##### Items #####

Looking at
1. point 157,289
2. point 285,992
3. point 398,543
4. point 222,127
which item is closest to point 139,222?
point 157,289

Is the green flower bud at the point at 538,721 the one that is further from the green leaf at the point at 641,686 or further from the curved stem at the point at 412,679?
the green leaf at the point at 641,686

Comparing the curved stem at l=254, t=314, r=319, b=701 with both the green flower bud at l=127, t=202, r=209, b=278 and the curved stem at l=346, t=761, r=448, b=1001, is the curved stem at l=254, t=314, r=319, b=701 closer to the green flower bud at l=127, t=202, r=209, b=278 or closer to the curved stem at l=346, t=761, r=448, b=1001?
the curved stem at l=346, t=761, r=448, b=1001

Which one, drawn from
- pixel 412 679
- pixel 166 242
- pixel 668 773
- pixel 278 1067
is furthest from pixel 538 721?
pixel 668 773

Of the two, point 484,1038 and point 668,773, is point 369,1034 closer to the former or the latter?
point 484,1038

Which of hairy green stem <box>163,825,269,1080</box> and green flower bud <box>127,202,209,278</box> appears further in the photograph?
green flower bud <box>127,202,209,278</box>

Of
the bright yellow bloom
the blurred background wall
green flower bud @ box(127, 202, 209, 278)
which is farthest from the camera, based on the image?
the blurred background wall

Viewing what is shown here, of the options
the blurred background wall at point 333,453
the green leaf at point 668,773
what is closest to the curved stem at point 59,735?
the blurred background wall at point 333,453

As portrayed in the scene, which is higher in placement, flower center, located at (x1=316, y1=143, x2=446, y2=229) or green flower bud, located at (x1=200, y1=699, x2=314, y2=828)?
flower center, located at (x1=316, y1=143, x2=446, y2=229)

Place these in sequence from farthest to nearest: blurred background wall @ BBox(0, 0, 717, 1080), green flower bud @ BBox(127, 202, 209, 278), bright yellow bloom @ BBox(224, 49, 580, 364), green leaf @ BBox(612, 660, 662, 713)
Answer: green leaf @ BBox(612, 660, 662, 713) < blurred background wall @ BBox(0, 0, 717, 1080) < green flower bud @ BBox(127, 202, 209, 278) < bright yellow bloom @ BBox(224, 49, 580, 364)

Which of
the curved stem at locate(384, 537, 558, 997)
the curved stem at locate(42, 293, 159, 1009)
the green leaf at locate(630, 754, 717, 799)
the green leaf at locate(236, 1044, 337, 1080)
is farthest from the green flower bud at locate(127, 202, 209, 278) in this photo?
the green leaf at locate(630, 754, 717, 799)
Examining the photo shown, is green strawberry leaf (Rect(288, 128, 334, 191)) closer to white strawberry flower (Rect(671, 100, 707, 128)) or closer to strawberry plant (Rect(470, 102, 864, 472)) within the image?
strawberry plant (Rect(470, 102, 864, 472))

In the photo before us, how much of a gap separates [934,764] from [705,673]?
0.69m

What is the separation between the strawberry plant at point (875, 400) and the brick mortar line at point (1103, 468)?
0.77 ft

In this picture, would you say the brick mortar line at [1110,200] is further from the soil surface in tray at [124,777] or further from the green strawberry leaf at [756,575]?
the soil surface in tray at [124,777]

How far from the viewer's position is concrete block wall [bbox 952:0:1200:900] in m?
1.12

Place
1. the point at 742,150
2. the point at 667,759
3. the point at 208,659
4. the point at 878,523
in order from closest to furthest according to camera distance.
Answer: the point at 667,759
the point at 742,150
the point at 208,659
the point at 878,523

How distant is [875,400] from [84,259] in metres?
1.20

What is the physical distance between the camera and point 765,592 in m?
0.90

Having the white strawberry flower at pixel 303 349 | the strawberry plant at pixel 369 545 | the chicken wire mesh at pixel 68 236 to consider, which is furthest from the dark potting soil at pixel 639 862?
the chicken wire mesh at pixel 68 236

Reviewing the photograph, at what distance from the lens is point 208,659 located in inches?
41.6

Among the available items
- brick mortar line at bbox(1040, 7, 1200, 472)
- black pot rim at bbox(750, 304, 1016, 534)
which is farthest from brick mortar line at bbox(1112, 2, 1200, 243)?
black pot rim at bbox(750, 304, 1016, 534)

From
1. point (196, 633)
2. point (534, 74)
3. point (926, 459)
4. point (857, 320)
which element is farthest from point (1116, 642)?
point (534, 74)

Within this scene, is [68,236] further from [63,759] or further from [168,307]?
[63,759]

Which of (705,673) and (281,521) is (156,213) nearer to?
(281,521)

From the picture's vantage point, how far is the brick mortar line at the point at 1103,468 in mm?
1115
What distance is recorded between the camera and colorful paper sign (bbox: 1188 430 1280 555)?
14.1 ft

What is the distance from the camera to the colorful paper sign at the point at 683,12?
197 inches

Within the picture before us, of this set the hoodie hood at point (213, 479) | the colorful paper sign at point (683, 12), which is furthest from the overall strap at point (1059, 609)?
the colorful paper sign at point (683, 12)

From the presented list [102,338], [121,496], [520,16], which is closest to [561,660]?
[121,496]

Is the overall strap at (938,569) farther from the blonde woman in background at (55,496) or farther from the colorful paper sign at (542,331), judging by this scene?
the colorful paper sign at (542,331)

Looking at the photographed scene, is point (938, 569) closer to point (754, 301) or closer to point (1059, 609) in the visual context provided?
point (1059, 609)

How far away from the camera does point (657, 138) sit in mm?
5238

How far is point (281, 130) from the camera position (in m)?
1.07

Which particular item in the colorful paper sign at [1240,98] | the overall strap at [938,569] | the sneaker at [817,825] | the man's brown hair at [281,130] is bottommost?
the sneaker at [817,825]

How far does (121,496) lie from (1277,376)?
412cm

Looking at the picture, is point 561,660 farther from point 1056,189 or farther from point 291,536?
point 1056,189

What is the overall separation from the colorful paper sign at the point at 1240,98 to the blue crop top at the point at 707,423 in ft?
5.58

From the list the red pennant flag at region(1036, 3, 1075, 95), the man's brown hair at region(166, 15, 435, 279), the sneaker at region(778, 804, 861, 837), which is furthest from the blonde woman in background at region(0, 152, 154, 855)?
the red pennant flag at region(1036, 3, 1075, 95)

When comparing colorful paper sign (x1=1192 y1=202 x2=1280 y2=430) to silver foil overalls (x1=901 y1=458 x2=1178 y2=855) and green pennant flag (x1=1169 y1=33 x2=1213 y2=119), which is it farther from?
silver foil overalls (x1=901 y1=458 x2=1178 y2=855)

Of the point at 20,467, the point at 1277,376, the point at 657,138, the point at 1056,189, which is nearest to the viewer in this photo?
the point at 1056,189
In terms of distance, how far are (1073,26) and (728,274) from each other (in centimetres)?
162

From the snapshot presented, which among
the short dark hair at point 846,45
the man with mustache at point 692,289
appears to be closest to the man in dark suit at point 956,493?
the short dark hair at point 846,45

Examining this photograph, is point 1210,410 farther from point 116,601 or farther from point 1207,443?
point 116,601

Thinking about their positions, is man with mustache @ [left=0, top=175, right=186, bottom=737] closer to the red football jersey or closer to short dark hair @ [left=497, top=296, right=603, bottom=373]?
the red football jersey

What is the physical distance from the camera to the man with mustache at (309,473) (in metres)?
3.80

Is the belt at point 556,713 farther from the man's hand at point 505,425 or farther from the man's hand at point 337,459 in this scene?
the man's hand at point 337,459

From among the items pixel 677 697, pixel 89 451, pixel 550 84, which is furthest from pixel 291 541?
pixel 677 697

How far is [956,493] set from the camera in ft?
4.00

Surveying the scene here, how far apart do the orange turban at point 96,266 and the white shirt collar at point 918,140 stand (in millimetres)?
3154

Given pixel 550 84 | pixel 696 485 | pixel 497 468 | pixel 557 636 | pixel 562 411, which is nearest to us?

#####

▶ [What is expected]: Reproduce the data verbatim, starting at the line that contains "Examining this photograph, is" and continuing through the final line of the data.

▶ [Task output]:
Examining this photograph, is point 1210,410 farther from point 116,601 or farther from point 1207,443?
point 116,601

Thinking about their positions, is man with mustache @ [left=0, top=175, right=186, bottom=737] closer to the red football jersey or closer to short dark hair @ [left=497, top=296, right=603, bottom=373]?
the red football jersey

What is the physical distance from the camera to the man with mustache at (309,473) (in metres)?
3.80

Is the belt at point 556,713 farther from the man's hand at point 505,425 or farther from the man's hand at point 337,459 in this scene?
the man's hand at point 337,459

From among the items pixel 677 697, pixel 89 451, pixel 550 84, which is furthest from pixel 291 541?
pixel 677 697

How far is [956,493] set from the camera in ft?
4.00

Surveying the scene here, how far apart do the orange turban at point 96,266 and the white shirt collar at point 918,140 stand (in millimetres)?
3154

Given pixel 550 84 | pixel 696 485 | pixel 497 468 | pixel 557 636 | pixel 562 411, which is nearest to us?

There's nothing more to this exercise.